As required, detailed embodiments of the present invention are disclosed herein; however, it is to be understood that the disclosed embodiments are merely exemplary of the invention that may be embodied in various and alternative forms. The figures are not necessarily to scale; some features may be exaggerated or minimized to show details of particular components. Therefore, specific structural and functional details disclosed herein are not to be interpreted as limiting, but merely as a representative basis for teaching one skilled in the art to variously employ the present invention.
To produce the respective component in layers, printing material is applied to a base plate via at least one print nozzle of a 3D printing device, for example in the form of a so-called 3D printer. The respective component is thus constructed in layers, in a computer-aided fashion, by the printing material emerging from the print nozzle. See, for example, WO 2018/039261 A1.
FIG. 6 shows a perspective view of a 3D printing device V, for example, in the form of a so-called 3D printer, for constructing a component in layers inside a printing space R of the 3D printing device. In the course of an additive manufacturing process implemented by the 3D printing device V, a three-dimensional component can be constructed in layers on a base plate D of the 3D printing device. For example, so-called fused deposition modeling (FDM) may be implemented with the 3D printing device.

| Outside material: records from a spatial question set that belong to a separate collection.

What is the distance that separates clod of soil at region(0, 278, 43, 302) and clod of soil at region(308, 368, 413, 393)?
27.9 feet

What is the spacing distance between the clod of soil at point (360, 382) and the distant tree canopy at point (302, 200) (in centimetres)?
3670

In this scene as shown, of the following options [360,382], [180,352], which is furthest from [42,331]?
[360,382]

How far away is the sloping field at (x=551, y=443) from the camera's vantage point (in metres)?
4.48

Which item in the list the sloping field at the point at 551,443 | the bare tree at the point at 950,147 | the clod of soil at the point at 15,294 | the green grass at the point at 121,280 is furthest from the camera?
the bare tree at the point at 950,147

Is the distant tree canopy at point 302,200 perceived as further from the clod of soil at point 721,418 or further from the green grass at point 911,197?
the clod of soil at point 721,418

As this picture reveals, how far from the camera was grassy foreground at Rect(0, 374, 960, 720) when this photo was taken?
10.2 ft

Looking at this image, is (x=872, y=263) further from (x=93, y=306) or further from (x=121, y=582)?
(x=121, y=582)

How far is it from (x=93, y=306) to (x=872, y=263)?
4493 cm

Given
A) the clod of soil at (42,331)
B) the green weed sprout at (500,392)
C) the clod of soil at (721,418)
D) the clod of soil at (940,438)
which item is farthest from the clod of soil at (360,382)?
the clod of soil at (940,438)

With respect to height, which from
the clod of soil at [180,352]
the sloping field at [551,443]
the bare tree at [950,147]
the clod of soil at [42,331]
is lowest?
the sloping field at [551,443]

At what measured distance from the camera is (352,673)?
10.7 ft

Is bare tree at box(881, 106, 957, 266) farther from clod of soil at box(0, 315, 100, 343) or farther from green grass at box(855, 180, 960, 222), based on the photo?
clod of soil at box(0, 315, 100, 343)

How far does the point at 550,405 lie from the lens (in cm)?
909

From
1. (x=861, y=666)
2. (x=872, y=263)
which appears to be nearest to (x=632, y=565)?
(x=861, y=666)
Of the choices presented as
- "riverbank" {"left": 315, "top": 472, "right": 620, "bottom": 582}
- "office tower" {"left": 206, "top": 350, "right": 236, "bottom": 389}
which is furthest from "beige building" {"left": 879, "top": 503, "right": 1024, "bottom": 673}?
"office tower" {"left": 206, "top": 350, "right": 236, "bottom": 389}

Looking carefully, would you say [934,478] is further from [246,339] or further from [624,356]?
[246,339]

In the case of the base plate of the 3D printing device V in FIG. 6, a guide apparatus 2 is provided in order to be able to detachably fasten a separate platform unit 1 thereon. The platform unit (not shown in FIG. 6) can thus be arranged and then displaced into an end position via the guide apparatus 2. In this way, a printing surface F, on which the three-dimensional component is constructed in layers inside the printing space R, is finally defined on the platform unit 1 fastened detachably on the base plate D.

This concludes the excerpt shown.